S – Standards – We can become so invested in the conventions, interfaces, and standards we use to coordinate our activities that we each can’t afford to individually switch to more efficient standards, and we also can’t manage to coordinate to switch together. Conceivably, the genetic code, base ten math, ASCII, English language and units, Java, or the Windows operating system might last for trillions of years.
I’ll post more about these over the next few days.
Regarding Standards, I'd be more worried about the Metric system becoming entrenched than English units. Anything that keeps us from switching to Planck units would be a Bad Thing.
Good points, but I still think that standards - particularly pervasive standards like the metric system, are probably a longer legacy than most of the other structures Prof.
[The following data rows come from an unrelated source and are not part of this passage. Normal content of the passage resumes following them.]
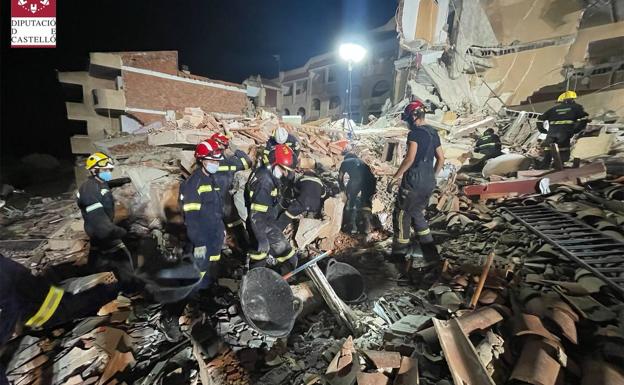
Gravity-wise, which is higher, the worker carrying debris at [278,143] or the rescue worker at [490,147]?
the rescue worker at [490,147]

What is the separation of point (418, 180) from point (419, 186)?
87 mm

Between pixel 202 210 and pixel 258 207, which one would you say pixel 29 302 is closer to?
pixel 202 210

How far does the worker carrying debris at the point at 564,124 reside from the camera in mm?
5641

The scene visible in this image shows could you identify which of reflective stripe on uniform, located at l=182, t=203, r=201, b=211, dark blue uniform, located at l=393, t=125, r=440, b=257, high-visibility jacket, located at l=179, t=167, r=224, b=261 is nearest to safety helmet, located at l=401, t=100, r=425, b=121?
dark blue uniform, located at l=393, t=125, r=440, b=257

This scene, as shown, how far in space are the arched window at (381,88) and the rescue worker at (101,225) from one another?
82.5 feet

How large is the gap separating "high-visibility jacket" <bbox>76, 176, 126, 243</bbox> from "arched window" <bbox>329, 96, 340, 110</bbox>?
91.2 feet

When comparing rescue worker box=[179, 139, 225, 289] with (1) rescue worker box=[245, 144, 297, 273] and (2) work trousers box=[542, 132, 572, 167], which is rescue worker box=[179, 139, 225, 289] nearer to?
(1) rescue worker box=[245, 144, 297, 273]

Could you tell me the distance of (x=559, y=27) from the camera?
44.1ft

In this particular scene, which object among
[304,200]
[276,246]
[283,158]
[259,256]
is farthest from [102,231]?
[304,200]

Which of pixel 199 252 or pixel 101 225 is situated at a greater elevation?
pixel 101 225

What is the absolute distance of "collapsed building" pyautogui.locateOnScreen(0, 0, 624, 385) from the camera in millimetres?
1892

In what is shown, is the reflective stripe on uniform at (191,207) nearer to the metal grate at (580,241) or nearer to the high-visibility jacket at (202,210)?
the high-visibility jacket at (202,210)

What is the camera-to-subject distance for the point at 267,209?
11.9 ft

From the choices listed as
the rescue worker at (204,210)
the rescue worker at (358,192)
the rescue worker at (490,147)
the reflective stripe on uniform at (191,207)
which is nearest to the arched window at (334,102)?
the rescue worker at (490,147)
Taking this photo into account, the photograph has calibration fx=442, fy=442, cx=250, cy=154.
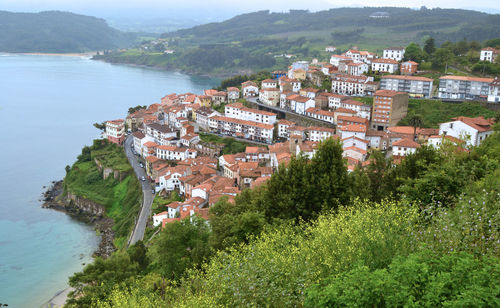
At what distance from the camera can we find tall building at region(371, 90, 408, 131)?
2081 cm

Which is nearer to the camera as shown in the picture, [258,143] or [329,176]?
[329,176]

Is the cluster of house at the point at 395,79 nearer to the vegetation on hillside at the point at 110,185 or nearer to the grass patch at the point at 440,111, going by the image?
the grass patch at the point at 440,111

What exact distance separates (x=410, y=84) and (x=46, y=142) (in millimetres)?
23290

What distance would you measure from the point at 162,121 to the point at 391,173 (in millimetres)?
21422

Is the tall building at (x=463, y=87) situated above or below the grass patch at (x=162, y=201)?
above

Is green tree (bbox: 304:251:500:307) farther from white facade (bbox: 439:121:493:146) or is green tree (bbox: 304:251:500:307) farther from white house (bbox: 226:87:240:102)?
white house (bbox: 226:87:240:102)

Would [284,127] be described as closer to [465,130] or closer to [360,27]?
[465,130]

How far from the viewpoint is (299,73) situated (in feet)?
93.3

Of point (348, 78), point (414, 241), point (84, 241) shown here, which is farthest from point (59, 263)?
point (348, 78)

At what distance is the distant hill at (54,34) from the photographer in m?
84.8

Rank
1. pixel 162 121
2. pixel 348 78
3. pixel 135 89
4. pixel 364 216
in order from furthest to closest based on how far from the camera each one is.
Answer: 1. pixel 135 89
2. pixel 162 121
3. pixel 348 78
4. pixel 364 216

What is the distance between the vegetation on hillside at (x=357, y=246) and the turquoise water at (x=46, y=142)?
23.5 ft

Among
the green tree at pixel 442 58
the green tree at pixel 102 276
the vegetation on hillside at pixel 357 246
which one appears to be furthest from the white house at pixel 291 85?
the vegetation on hillside at pixel 357 246

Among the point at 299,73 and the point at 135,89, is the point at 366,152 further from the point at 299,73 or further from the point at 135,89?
the point at 135,89
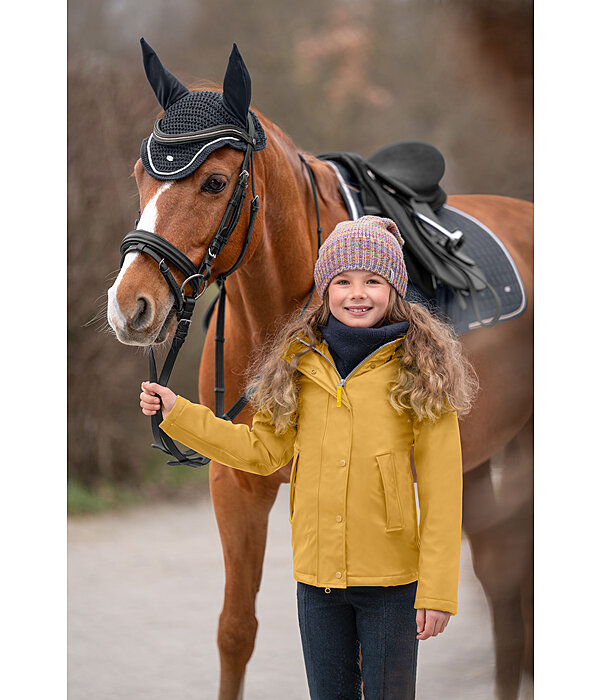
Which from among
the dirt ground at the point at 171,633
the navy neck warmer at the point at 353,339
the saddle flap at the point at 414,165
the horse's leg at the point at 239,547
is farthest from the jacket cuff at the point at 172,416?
the dirt ground at the point at 171,633

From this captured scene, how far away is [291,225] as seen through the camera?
1.71m

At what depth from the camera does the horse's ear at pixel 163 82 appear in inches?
61.7

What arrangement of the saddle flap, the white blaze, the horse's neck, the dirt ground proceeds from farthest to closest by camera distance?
the dirt ground → the saddle flap → the horse's neck → the white blaze

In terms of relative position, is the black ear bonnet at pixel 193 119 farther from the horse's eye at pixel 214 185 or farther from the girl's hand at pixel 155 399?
the girl's hand at pixel 155 399

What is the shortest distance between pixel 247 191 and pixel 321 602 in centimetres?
82

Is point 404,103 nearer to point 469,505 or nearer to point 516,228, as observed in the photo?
point 516,228

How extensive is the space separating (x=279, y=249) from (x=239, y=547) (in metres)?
0.78

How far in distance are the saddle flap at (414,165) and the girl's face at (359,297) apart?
0.76 m

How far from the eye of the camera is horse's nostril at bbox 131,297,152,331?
1396 millimetres

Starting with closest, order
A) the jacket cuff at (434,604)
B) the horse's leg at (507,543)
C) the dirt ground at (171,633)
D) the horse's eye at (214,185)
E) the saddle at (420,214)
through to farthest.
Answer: the jacket cuff at (434,604) < the horse's eye at (214,185) < the saddle at (420,214) < the dirt ground at (171,633) < the horse's leg at (507,543)

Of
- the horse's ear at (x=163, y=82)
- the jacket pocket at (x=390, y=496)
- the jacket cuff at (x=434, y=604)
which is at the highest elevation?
the horse's ear at (x=163, y=82)

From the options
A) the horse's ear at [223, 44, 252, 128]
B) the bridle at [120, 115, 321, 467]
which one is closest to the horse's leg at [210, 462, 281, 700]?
the bridle at [120, 115, 321, 467]

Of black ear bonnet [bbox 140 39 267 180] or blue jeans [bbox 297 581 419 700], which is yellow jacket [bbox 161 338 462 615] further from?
black ear bonnet [bbox 140 39 267 180]

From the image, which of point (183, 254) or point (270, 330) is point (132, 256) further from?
point (270, 330)
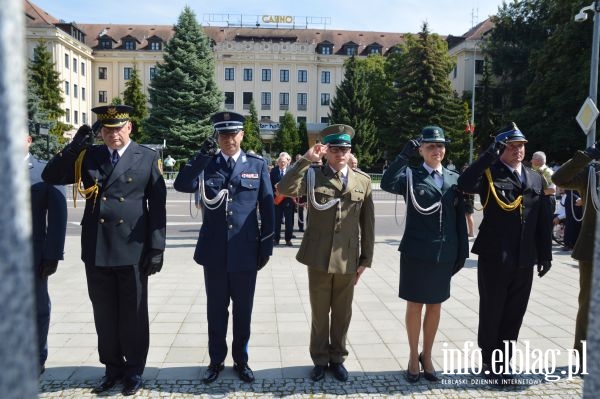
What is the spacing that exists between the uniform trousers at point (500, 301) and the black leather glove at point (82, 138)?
3440mm

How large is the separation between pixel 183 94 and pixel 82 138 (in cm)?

Hanson suggests here. In particular, I think that both the metric system and arabic numbers, will have much longer survival times than "Ancients". Most entities (e.g. large corporations) have lifespans not much longer than humans, typically decades. Amongst other things, they are often in direct competition with other similar entities, and get killed off by these battles - (and if we can't stop Hanson's subsistence future, I think the same will happen to any people transiently surviving from this era). A standard like the metric system has far fewer competitors and is far harder to dislodge.